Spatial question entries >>
## start
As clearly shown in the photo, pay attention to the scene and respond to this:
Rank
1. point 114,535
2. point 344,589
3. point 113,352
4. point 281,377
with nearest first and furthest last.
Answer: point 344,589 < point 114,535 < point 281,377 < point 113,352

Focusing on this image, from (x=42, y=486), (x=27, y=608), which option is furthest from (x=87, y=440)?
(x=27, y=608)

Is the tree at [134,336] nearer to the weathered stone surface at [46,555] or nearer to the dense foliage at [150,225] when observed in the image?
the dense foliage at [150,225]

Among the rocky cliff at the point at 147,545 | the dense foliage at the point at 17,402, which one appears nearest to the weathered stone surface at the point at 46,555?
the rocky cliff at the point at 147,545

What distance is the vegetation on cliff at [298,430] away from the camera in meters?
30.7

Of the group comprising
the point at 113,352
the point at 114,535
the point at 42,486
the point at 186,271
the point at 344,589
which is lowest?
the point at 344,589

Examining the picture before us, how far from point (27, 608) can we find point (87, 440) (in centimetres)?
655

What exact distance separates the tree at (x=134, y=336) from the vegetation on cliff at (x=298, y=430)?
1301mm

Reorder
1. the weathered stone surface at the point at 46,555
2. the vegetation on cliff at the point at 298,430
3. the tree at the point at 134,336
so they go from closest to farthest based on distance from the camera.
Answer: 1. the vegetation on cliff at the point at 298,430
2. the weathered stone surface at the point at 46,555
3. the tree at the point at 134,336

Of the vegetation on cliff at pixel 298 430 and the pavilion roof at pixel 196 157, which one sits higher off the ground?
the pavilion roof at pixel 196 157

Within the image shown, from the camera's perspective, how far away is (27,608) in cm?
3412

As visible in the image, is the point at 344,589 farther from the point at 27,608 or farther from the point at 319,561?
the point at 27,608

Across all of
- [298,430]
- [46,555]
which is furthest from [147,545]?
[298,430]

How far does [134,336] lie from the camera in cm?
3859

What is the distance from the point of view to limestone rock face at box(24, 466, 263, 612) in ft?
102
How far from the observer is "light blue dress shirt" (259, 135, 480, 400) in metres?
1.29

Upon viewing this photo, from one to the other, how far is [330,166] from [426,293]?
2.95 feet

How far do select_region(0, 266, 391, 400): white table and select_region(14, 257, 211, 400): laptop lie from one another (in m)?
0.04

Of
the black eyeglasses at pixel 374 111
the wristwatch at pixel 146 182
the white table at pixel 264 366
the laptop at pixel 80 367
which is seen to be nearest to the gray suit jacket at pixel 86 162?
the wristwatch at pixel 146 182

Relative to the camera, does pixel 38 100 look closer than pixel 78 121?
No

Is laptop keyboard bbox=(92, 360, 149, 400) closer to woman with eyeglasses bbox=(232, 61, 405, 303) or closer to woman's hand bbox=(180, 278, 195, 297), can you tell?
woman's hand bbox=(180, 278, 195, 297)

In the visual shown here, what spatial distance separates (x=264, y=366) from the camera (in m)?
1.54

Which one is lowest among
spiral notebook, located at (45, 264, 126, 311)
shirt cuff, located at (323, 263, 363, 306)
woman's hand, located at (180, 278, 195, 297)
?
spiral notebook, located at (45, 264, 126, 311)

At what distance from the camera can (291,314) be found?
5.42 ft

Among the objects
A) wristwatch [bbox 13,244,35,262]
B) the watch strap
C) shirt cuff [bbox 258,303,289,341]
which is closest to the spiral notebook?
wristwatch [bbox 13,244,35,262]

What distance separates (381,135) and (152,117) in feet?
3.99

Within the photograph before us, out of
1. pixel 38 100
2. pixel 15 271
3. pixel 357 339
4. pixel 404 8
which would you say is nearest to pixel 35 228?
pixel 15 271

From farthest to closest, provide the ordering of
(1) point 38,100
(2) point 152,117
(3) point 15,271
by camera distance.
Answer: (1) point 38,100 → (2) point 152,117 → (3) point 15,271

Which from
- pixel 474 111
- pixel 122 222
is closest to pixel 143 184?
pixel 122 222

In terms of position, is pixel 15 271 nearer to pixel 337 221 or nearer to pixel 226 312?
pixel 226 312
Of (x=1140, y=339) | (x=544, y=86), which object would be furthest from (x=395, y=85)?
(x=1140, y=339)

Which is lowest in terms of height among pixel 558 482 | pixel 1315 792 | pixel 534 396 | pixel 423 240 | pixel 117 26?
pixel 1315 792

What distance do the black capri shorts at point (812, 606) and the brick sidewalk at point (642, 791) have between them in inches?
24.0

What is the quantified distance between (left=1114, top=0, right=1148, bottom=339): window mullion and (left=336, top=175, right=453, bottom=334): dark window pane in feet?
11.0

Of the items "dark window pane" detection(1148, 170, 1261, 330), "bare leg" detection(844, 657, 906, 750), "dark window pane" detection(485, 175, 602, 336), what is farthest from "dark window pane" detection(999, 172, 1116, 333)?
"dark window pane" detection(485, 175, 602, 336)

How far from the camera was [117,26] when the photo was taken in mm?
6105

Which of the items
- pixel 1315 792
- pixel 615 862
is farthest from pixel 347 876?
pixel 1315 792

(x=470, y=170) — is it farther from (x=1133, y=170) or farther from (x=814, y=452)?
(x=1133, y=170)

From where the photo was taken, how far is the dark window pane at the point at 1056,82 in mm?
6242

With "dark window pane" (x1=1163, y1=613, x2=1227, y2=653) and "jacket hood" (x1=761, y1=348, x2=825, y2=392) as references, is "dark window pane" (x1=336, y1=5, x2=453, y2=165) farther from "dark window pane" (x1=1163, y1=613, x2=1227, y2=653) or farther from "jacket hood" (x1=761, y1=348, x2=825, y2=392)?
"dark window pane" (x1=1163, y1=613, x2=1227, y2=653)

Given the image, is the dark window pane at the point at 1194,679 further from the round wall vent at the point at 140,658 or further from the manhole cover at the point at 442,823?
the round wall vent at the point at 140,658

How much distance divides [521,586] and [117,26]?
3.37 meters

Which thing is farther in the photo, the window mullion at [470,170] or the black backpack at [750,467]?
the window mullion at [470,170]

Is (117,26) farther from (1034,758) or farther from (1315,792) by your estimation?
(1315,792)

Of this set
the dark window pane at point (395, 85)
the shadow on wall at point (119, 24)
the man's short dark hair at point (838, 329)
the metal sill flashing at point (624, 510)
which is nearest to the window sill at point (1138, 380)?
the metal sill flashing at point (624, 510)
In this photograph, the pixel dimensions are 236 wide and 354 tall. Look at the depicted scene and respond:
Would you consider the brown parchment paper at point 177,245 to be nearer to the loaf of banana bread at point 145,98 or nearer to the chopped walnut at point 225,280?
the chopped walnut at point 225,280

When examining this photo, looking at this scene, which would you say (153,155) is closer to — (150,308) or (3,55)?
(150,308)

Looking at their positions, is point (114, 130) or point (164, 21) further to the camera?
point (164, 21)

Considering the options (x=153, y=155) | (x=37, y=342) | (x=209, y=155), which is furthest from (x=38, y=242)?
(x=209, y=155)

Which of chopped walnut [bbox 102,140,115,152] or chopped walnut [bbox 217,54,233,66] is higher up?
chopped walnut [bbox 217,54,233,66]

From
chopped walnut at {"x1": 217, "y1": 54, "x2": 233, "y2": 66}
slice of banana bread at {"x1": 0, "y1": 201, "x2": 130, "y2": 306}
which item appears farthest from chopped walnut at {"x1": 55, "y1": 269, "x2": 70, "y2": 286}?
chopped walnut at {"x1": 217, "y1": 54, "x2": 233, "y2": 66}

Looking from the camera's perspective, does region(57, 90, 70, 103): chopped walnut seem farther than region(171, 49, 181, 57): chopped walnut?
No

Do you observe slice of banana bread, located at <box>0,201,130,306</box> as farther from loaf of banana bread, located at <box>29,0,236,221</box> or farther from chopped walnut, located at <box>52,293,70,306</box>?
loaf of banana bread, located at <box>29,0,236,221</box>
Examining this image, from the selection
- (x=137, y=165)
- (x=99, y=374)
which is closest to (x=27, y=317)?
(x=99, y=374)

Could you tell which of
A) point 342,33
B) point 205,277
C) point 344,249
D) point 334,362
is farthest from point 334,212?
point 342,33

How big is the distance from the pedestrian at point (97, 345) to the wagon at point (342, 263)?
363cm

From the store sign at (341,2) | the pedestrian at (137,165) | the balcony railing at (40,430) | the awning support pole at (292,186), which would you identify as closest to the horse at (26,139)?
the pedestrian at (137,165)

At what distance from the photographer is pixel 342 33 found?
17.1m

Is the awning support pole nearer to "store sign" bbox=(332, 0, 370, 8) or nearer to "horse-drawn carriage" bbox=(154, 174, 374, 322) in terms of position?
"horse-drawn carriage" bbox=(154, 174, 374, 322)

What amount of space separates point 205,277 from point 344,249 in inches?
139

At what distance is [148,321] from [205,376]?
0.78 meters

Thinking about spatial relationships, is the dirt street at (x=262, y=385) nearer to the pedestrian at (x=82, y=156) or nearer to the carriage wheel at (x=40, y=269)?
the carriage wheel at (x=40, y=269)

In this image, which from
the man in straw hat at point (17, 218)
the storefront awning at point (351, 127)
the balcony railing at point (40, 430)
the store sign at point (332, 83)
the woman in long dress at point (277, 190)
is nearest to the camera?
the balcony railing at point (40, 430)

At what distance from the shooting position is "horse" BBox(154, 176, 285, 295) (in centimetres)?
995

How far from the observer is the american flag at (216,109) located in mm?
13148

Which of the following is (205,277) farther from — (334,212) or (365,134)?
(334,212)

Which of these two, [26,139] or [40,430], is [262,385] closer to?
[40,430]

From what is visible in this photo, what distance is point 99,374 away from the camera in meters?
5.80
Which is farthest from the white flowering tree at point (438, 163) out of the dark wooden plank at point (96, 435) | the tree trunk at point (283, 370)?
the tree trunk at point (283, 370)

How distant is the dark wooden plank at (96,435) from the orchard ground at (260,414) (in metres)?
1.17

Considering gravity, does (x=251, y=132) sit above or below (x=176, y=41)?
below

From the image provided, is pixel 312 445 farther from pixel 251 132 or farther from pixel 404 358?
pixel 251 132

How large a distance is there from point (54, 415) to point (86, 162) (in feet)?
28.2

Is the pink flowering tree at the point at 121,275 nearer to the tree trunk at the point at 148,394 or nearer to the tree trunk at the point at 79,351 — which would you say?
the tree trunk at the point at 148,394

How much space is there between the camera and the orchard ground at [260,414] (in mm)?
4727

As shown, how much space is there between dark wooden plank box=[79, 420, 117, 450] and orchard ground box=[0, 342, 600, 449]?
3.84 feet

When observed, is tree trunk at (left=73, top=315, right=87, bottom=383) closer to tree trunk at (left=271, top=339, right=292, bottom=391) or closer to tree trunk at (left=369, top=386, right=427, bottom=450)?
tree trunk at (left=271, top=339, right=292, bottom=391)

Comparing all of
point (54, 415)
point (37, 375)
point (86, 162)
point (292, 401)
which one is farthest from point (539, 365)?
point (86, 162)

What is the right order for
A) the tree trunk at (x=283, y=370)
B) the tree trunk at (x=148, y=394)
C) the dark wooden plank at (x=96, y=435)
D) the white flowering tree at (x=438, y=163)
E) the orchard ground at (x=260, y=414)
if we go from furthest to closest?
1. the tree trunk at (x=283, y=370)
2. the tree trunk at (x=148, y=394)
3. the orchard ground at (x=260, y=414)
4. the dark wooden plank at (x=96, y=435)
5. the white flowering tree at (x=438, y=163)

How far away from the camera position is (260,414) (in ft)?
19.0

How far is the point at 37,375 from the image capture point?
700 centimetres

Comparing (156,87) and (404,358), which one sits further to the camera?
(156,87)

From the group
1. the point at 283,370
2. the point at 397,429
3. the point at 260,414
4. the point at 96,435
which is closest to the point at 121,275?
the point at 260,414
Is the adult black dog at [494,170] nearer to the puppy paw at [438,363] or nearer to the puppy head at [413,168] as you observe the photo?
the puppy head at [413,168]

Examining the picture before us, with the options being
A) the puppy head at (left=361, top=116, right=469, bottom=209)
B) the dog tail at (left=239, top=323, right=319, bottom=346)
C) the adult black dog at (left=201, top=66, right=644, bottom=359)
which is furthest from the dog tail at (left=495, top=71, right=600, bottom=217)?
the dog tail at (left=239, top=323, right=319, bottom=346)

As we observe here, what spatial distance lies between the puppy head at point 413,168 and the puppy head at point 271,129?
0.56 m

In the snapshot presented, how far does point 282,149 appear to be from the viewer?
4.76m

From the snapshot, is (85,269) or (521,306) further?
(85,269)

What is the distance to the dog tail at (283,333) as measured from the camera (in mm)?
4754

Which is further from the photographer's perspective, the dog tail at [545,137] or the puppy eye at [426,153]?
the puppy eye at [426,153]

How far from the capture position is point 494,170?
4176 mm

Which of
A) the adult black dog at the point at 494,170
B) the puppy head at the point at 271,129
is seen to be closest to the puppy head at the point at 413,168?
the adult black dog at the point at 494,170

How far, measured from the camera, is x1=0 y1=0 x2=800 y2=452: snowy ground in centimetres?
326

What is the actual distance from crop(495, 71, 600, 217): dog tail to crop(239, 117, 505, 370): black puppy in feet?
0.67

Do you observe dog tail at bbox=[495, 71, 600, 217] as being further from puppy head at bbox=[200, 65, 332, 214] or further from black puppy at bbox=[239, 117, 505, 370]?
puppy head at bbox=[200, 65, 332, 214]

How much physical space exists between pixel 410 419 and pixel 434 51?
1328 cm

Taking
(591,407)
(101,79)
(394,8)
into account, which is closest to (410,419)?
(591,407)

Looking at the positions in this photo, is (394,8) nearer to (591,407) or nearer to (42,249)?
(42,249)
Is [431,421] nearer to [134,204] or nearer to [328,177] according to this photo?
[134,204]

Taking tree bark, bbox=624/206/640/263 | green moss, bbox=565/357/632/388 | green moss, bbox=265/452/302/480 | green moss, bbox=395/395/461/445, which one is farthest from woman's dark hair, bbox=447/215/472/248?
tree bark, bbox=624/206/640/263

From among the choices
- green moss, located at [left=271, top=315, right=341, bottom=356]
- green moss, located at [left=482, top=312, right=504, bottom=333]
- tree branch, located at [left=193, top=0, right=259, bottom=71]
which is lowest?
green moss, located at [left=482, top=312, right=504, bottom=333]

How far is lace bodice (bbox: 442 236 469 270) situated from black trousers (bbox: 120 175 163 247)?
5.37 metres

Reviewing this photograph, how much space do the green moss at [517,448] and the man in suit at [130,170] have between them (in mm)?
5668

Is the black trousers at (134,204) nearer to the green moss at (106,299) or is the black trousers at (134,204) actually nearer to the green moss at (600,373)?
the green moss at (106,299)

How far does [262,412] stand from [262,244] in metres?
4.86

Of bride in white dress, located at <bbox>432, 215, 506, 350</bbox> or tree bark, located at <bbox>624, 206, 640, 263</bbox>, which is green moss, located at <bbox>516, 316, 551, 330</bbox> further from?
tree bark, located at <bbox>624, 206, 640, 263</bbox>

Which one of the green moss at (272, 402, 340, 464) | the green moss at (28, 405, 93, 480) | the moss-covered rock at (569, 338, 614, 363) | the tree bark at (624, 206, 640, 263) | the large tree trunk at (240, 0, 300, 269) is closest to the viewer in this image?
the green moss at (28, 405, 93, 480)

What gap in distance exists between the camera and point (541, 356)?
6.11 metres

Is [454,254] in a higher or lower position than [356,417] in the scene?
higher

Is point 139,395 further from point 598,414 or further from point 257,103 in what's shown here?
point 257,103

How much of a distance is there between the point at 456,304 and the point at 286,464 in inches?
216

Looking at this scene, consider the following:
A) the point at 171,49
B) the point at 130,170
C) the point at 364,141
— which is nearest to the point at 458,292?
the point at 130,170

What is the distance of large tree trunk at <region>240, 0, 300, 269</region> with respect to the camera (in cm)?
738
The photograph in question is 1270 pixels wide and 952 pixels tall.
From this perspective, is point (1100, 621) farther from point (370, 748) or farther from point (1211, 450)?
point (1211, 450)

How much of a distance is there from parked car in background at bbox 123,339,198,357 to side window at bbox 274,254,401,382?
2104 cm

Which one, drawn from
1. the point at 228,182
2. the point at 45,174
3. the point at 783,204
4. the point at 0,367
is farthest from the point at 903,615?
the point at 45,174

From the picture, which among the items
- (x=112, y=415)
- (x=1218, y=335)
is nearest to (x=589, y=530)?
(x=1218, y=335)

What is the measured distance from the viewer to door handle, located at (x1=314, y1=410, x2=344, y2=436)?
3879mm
## end
EXERCISE BRIEF >> Rewrite the lines from the one containing "What is the measured" through the end of the material, changing "viewer" to "camera" and keeping everything else the same.

TASK SOLUTION >>
What is the measured distance from the camera to door handle, located at (x1=314, y1=410, x2=344, y2=436)?
3879mm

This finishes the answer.